_Work to be completed_
Please reproduce all of the lines below word for word, changing nothing.

START Dataset entries

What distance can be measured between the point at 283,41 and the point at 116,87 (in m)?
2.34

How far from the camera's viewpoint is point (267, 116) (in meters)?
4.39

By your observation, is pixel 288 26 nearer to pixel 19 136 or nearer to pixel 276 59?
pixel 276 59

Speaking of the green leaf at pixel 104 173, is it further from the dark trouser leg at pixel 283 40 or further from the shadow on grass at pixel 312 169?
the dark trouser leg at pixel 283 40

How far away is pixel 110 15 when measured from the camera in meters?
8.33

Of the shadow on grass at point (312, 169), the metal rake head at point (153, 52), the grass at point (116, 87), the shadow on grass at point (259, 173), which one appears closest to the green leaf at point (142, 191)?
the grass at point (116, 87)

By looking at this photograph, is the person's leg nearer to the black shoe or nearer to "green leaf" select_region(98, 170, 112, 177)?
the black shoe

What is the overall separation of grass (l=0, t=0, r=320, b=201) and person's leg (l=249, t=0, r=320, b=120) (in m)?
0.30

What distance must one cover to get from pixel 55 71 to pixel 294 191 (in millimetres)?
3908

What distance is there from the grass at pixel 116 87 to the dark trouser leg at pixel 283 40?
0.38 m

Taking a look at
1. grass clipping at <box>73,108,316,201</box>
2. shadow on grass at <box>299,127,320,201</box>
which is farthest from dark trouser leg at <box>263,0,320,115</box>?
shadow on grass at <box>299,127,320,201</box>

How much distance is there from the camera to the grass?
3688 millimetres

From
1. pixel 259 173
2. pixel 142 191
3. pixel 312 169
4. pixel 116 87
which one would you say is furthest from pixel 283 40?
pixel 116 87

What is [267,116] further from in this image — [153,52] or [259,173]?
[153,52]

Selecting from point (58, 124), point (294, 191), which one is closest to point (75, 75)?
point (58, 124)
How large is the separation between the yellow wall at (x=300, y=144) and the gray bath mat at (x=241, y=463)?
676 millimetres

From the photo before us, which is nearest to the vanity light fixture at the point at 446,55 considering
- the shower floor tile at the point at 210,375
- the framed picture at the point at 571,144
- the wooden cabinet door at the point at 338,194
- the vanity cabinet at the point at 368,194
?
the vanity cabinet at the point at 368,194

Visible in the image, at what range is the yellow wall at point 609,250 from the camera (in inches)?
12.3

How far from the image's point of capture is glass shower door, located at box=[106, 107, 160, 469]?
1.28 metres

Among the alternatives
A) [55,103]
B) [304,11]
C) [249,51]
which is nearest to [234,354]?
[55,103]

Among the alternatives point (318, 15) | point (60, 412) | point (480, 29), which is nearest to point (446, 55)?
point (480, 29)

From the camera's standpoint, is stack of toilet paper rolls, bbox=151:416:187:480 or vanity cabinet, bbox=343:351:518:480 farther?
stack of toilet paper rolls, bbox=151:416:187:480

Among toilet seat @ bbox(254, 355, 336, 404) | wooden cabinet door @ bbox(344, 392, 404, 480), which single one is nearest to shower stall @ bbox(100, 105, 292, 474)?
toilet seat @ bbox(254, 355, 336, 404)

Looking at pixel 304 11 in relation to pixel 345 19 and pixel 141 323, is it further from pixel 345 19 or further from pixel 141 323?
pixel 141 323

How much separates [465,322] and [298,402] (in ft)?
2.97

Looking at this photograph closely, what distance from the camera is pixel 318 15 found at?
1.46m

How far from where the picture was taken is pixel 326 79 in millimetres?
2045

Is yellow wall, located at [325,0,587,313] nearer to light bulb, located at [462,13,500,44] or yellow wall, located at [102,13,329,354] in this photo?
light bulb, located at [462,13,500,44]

END Dataset entries

_Task solution_
What distance can be measured between the point at 283,41 and the point at 116,87 (in m)?
2.34

How far from the camera's viewpoint is point (267, 116) (in meters)?
4.39

By your observation, is pixel 288 26 nearer to pixel 19 136 or nearer to pixel 276 59?
pixel 276 59

Speaking of the green leaf at pixel 104 173, is it further from the dark trouser leg at pixel 283 40 or further from the shadow on grass at pixel 312 169?
the dark trouser leg at pixel 283 40

How far away is pixel 110 15 when measured from the camera in meters?
8.33

Of the shadow on grass at point (312, 169), the metal rake head at point (153, 52), the grass at point (116, 87), the shadow on grass at point (259, 173), which one appears closest to the green leaf at point (142, 191)?
the grass at point (116, 87)

By looking at this photograph, is the person's leg nearer to the black shoe or nearer to "green leaf" select_region(98, 170, 112, 177)?
the black shoe

What is the overall separation of grass (l=0, t=0, r=320, b=201) and person's leg (l=249, t=0, r=320, b=120) (in m)?
0.30

What distance must one cover to get from pixel 55 71 to pixel 294 191 (in millimetres)?
3908

What distance is there from the grass at pixel 116 87 to the dark trouser leg at pixel 283 40?
0.38 m

Taking a look at
1. grass clipping at <box>73,108,316,201</box>
2. shadow on grass at <box>299,127,320,201</box>
which is farthest from dark trouser leg at <box>263,0,320,115</box>?
shadow on grass at <box>299,127,320,201</box>

How much distance is there from the camera to the grass?
3688 millimetres

From
1. pixel 259 173
2. pixel 142 191
3. pixel 312 169
4. pixel 116 87
which one would you say is furthest from pixel 283 40?
pixel 116 87

What is [267,116] further from in this image — [153,52] or [259,173]?
[153,52]

Selecting from point (58, 124), point (294, 191), which one is closest to point (75, 75)?
point (58, 124)
How large is the separation between the yellow wall at (x=300, y=144) and the gray bath mat at (x=241, y=463)?
676 millimetres

From the photo before us, which is nearest to the vanity light fixture at the point at 446,55 considering
- the shower floor tile at the point at 210,375
- the framed picture at the point at 571,144
- the wooden cabinet door at the point at 338,194
- the vanity cabinet at the point at 368,194
?
the vanity cabinet at the point at 368,194

Visible in the image, at what range is the yellow wall at point 609,250 from the camera (in inches)?
12.3

How far from the image's point of capture is glass shower door, located at box=[106, 107, 160, 469]?
1.28 metres

Among the alternatives
A) [55,103]
B) [304,11]
C) [249,51]
which is nearest to [234,354]?
[55,103]

Among the alternatives point (318, 15) | point (60, 412) | point (480, 29), which is nearest to point (446, 55)?
point (480, 29)

From the camera's standpoint, is stack of toilet paper rolls, bbox=151:416:187:480 or vanity cabinet, bbox=343:351:518:480 farther?
stack of toilet paper rolls, bbox=151:416:187:480

Among toilet seat @ bbox(254, 355, 336, 404) | wooden cabinet door @ bbox(344, 392, 404, 480), which single one is nearest to shower stall @ bbox(100, 105, 292, 474)?
toilet seat @ bbox(254, 355, 336, 404)

Looking at pixel 304 11 in relation to pixel 345 19 and pixel 141 323, is it further from pixel 345 19 or further from pixel 141 323?
pixel 141 323

How much separates [465,322] and [298,402] (in ft)?
2.97

Looking at this photograph closely, what distance from the camera is pixel 318 15 found at?
1.46m

How far from where the picture was taken is pixel 326 79 in millimetres?
2045

Is yellow wall, located at [325,0,587,313] nearer to light bulb, located at [462,13,500,44] or yellow wall, located at [102,13,329,354] in this photo?
light bulb, located at [462,13,500,44]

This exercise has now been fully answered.